People are edgy.  I’m edgy. You’re edgy.  We’re all edgy.  My tolerance for mostly everything is low, low, low.  I’ve been snappish (some might say mean and I’m not totally in disagreement).  I find myself rationalizing not going out because of the weather which leaves me isolated in my tiny (relative to the rest of the world) apartment in my tiny mind without thinking about what’s going on outside of that.  I work especially hard to talk to new people.  In insulating my body (which also includes the growing layer of fat increasing 10-fold with each day), I’ve insulated my whole life.  It’s warm in here, yes, but it’s also testy and low-energy.

For me, there’s a mental shift when February ends.  I like March much better.  It’s 5 letters.  It’s one syllable.  Halfway through it magically becomes spring.  And then it’s winter again but in a manageable cycle of 3 days.  Of course, I’ll start ranting about the idiot college kids who break out the flip-flops pre-April, but that’s much more fun…and less gray.

February…don’t take this personally but we’re over.  It’s me and not you.


Feb 9 2010

Gym-Unblocked

Update: I’ve gone back to the gym.

How’d I do it?  With the kind advice of many, I found proper motivation and her name is Rachel Maddow.

It was not coincidental timing that my Ipod Touch arrived a couple weeks ago.  Not only did I want it because I promised myself I could have one after my special fields were done but I specifically had that device in my sights because…it plays tv shows…whichever ones I want…whenever I want…and with better clarity than my regular tv.  This thing is truly amazing.

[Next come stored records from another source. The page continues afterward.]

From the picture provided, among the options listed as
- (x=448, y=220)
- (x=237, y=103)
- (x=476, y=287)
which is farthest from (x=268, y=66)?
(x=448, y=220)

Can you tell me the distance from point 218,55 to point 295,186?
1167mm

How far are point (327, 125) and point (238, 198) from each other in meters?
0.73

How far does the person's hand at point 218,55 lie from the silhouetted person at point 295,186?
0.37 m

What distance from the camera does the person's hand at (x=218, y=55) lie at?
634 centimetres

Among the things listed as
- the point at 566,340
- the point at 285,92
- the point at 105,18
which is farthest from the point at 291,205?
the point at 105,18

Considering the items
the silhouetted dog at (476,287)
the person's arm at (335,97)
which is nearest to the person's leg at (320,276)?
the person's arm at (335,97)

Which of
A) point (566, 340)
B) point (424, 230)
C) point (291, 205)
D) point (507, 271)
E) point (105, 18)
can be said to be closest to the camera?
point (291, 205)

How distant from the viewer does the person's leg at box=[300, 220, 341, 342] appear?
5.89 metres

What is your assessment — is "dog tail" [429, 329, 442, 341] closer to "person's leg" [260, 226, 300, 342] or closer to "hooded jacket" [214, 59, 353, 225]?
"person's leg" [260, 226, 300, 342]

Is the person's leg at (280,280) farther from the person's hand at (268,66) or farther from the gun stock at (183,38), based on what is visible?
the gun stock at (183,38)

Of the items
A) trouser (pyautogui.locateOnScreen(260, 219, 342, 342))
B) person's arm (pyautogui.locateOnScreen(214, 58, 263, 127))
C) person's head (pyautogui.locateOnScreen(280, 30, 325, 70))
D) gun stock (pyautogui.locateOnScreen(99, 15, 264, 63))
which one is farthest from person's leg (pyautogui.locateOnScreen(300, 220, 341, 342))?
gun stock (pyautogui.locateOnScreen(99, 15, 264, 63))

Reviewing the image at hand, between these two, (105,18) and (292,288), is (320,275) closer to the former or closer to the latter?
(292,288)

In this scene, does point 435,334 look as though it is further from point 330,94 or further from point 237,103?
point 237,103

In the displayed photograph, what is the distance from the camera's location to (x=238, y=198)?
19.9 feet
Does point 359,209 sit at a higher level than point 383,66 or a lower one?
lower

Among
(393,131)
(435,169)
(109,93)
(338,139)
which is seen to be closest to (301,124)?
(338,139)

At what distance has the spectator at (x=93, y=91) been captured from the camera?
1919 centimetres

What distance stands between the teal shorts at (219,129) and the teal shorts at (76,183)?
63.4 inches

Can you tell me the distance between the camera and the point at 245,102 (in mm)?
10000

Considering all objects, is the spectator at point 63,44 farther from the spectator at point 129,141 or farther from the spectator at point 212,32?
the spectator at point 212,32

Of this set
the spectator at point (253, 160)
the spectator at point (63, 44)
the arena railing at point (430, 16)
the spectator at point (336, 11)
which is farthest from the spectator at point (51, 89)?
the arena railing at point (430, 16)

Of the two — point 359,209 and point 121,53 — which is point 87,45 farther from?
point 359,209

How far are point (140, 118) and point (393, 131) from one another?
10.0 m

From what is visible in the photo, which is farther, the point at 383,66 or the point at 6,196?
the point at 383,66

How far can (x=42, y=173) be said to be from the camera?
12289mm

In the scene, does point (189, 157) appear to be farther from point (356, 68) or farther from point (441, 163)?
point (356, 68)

I knew I would use it to take to the gym because I can push through just about anything physically painful if I’m watching tv.  There’s something so very calming to me about it.  But I also knew I needed to find “just that show” that would motivate me.  And it had to be something I would only watch at the gym, so in order to indulge televisionally, I’d have to go step onto that crazy elliptical and get going.

Her name? Rachel Maddow.

I’m pretty sure I’ve extolled her virtues before, but I’m renewing my accolades.  This woman is just…amazing.  I am in no way a political junkie but now I want to be one just so in case I meet her on the sidewalk I won’t embarrass myself.  Oh man, she brings it.

And I was thinking yesterday as I was “ellipticalling” away that I find great comfort in her show because *it evens out the playing field.*  It’s no secret she’s progressive–she jokes about it openly–but it rights the balance (actually it “lefts” the balance) of the media coverage we’re fed unless we’re being really aware and listening only to NPR.  When I go to find the news (maybe sadly), I’m not vigilant about where it’s coming from.  So, I take in whatever happens to be around (unless it’s Fox News which I consider on the same plane as E! News)…Rachel Maddow serves as a “corrector” of sorts to a lot of mainstream media and I’m thankful for it.

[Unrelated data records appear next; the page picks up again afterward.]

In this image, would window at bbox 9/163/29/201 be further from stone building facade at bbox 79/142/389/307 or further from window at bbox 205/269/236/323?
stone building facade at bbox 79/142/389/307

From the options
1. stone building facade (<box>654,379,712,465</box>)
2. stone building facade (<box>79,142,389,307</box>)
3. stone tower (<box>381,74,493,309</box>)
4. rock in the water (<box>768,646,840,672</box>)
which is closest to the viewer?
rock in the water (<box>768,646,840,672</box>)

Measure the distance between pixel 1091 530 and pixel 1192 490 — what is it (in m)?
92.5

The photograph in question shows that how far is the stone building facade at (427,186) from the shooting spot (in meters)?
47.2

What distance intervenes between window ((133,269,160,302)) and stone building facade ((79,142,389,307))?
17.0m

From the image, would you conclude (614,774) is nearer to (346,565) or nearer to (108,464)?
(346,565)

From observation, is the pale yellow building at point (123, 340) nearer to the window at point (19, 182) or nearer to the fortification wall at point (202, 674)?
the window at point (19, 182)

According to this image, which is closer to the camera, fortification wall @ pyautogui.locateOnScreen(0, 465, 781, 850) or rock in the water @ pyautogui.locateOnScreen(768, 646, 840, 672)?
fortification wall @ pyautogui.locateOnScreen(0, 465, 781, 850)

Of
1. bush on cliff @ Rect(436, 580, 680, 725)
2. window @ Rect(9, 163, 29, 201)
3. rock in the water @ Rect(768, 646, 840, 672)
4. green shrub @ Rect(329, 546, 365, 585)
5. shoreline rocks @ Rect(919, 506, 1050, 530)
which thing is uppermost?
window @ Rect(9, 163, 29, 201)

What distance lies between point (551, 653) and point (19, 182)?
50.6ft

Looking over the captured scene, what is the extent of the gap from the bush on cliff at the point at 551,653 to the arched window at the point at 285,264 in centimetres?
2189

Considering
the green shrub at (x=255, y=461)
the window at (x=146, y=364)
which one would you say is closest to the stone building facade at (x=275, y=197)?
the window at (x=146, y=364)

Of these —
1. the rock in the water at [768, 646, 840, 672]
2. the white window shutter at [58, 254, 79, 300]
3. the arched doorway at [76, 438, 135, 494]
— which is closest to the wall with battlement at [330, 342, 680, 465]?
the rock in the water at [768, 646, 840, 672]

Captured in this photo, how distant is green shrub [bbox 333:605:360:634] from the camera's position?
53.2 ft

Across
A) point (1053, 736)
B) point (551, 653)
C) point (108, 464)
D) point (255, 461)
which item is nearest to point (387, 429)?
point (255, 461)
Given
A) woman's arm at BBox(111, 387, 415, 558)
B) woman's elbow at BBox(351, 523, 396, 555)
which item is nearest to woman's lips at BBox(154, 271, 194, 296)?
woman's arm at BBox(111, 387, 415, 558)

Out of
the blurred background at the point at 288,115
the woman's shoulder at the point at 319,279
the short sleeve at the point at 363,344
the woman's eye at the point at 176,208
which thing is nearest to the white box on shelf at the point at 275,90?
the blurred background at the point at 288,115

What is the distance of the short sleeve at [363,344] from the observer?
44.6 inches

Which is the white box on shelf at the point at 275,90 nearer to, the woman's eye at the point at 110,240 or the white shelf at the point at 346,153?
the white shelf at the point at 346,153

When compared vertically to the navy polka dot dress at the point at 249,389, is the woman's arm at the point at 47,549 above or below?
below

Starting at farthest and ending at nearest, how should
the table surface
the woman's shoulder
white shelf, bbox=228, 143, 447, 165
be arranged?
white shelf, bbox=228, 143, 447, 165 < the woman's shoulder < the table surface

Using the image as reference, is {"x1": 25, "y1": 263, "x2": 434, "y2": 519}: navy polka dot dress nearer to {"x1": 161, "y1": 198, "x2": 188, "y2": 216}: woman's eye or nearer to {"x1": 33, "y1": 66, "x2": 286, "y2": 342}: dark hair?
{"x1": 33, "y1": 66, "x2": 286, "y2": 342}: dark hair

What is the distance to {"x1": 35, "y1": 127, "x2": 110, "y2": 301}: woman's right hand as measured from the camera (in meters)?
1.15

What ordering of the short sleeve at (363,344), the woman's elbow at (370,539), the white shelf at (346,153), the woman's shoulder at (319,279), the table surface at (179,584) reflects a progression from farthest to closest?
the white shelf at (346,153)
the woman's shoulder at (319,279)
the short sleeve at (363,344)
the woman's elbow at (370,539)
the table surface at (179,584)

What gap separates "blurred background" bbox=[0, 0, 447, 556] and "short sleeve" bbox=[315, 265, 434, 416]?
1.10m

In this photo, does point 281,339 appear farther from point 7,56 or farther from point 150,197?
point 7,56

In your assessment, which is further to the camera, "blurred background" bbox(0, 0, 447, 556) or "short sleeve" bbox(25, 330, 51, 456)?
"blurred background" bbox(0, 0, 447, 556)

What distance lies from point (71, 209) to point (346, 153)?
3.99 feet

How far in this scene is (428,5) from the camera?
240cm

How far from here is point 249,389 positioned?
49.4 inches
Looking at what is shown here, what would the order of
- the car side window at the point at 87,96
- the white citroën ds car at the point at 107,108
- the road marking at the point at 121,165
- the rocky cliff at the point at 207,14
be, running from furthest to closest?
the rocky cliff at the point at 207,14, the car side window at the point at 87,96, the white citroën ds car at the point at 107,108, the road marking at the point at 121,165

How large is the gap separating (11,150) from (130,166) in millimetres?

PLUS…I love that she’s somewhat set herself apart from her counterparts Chris Matthews and Keith Olberman who really come across as loud, grandstanding foils to the Rush Limbaugh’s of the world.  I don’t think she does.  She just “breaks it down.”

The bottom line for me, though?  She’s very cool.  She makes smart cool.  She makes reason and fact-checking cool.  I can appreciate her commentary on particular issues but I appreciate even more that she’s teaching all of us how to de-mystify the political process (a lot of her fact-checking comes from public sources).  She’s teaching how to create accountability.  That’s amazing.

So, agree or disagree…I say watch her…at the gym if you have to.


Feb 3 2010

Gym Blocked

I have a problem.

It’s motivation to work out.  I have none.  I currently have a fully functional gym membership, all the time in the world, and I live three blocks away and I cannot force myself to go.  Perhaps it’s the fact that I view it as “the worst thing I’ll do all day” (even though once I get there, I actively disagree with myself).  Maybe it’s because my gym clothes suck (but I love them…).  I don’t know–I just cannot force myself to get there.

So, here’s what I need.  All 3 of you who read this…I need to know how you motivate yourselves to go.  Respond in your inner monologue, using the exact phrasing you use to tell yourself the gym is a good thing and you must go.  Maybe I just need an inner monologue update.

Until then, I think I’ve talked myself into yoga as a workout again.  Yoga’s wonderful…but it’s not making my jeans any looser, if ya know what I mean…


Jan 28 2010

Choosing Happy

Confession: I am a sucker for at-home workout videos.  And I’ve done them all.  It’s almost embarrassing…Rodney Yee–yep, I was doing Power Yoga with him before he was all, “I’m a big yoga creep.” Pilates–Ana Caban is still my girl with all the props.  Tae-Bo with Billy Blanks…yes and yes. And…my favorite…Budakon.  Supposedly, Jennifer Aniston said this made her lose those pesky 30 pounds…you know, the ones that kept her from looking like the skeleton with fantastic hair that she is now.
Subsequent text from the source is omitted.